Two more insurers are set to stop renewing homeowner policies in California despite a recent rate hike approval.
According to recent filings with the state’s Department of Insurance, Tokio Marine America Insurance Co. and Trans Pacific Insurance Co. will not be renewing homeowner and personal umbrella policies within the state, totaling about $11.3 million in homeowner premiums and another $400,000 for personal umbrella policies.
In 2022, Tokio had the 18th highest market share in California for property and casualty insurance, or 1.45 percent, and Trans Pacific wasn’t listed. A request for updated figures wasn’t immediately returned by the Insurance Department.
In total, around 12,556 homeowner policies will be impacted and 2,732 personal umbrella policies, according to the filing, with non-renewal notices being sent out as early as July 2024, effective July 2025.
The filings gave no reason for the change. Neither insurer has returned requests for comment.
In March, California’s largest provider of homeowner and casualty property insurance, State Farm, announced it would not renew about 72,000 policies for California homes and apartments, including many in affluent Los Angeles County cities such as . Pacific Palisades, Bel-Air and Brentwood.
The company announced it would stop offering commercial apartment policies altogether, which would affect 42,000 apartment owners.
The insurer raised rates in January by 20 percent per homeowner for renewals.
Because of recent disasters that have drained insurance companies of their reserves, many have withdrawn from the California market.

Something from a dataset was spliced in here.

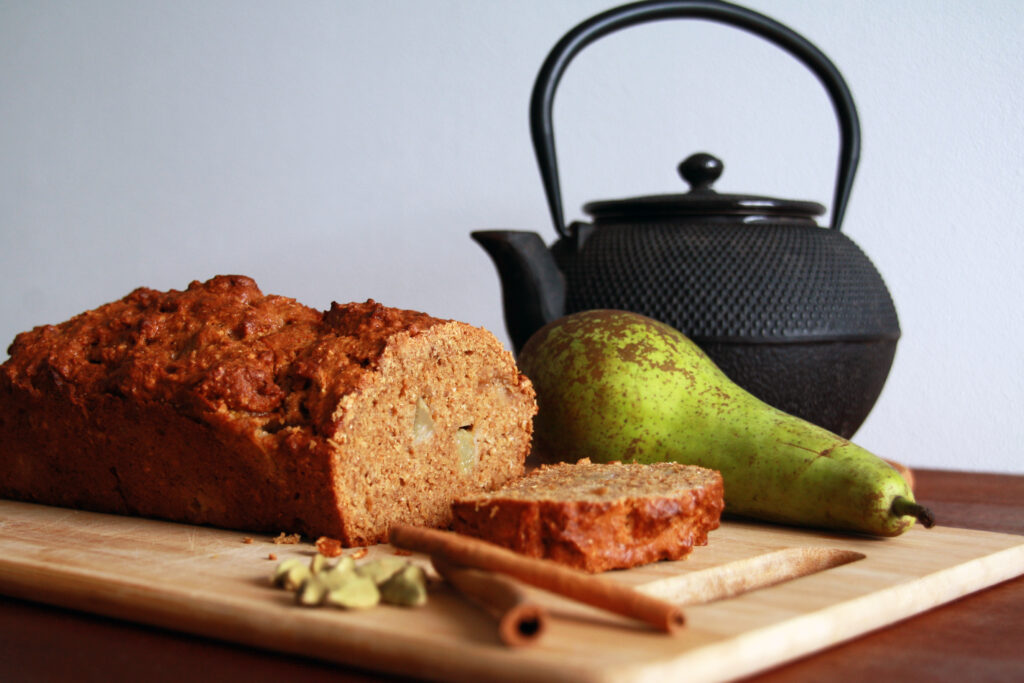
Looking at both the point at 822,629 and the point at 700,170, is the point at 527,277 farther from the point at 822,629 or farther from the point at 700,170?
the point at 822,629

Some insurers have said the move will help ensure existing policyholders’ claims can be covered by maintaining “adequate claims-paying capacity,” which is also required by law.

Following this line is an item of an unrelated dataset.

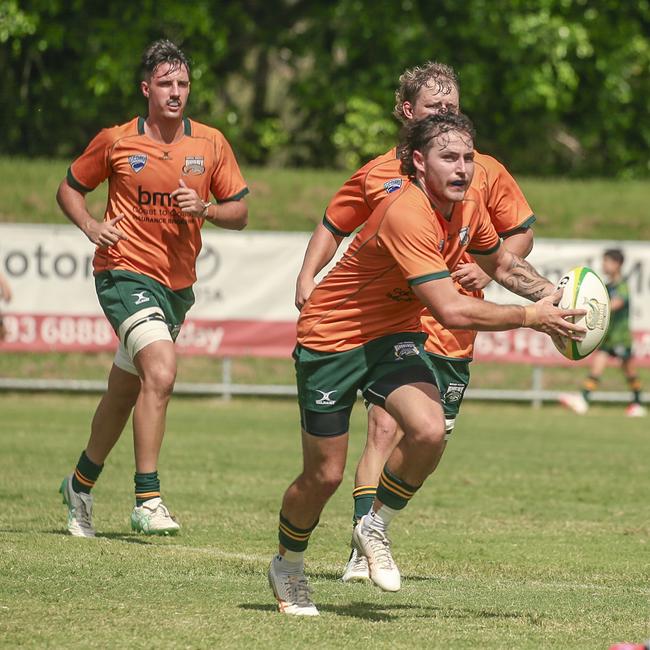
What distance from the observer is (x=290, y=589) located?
5.66 metres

Since May 2023, State Farm has ceased accepting new business, personal property, and casualty insurance policies, according to a statement issued at the time.
Others such as Allstate, Farmers Insurance, The Hartford and more have announced similar moves beginning last year. In September 2023, Farmers Direct Property and Casualty Insurance withdrew its certificate of authority to offer insurance in California, impacting 58,000 auto and nearly 20,000 home policies, leaving residents with the state’s last resort insurance, the FAIR Plan.
As more insurers stop or pause taking on policies in California, The FAIR Plan, which provides basic coverage when other insurers aren’t available but charges a high premium for it, can’t keep up with the number of new policies it’s taking on.
The FAIR Plan Association saw a record number of new policies in February, officials for the plan said during a March 13 Assembly Insurance Committee meeting.
The plan now insures about 373,000 properties, adding 15,000 in February alone—the most ever—with the plan doubling in size since September 2019, officials said during the meeting.
Officials for the plan say it has too much exposure and could not cover damages in the event of a natural disaster. If one were to happen, a large assessment on other insurers would be needed—raising rates for everyone—FAIR Plan President Victoria Roach told lawmakers during the meeting.
In a September 2023 statement, California Insurance Commissioner Ricardo Lara announced new rules for the industry, to be implemented by the end of 2024, which require insurers to write at least 85 percent of their policies in high-wildfire-risk and “underserved” communities as part of what the state is calling its California Sustainable Insurance Strategy, which aims to expand insurance options in the state.
He also announced a new regulation on March 14 that would ease a restriction on insurers that prevents them from using forward-thinking models to set rates. In 1988, California passed a measure that required insurers to use data based on the past 20 years to set rates.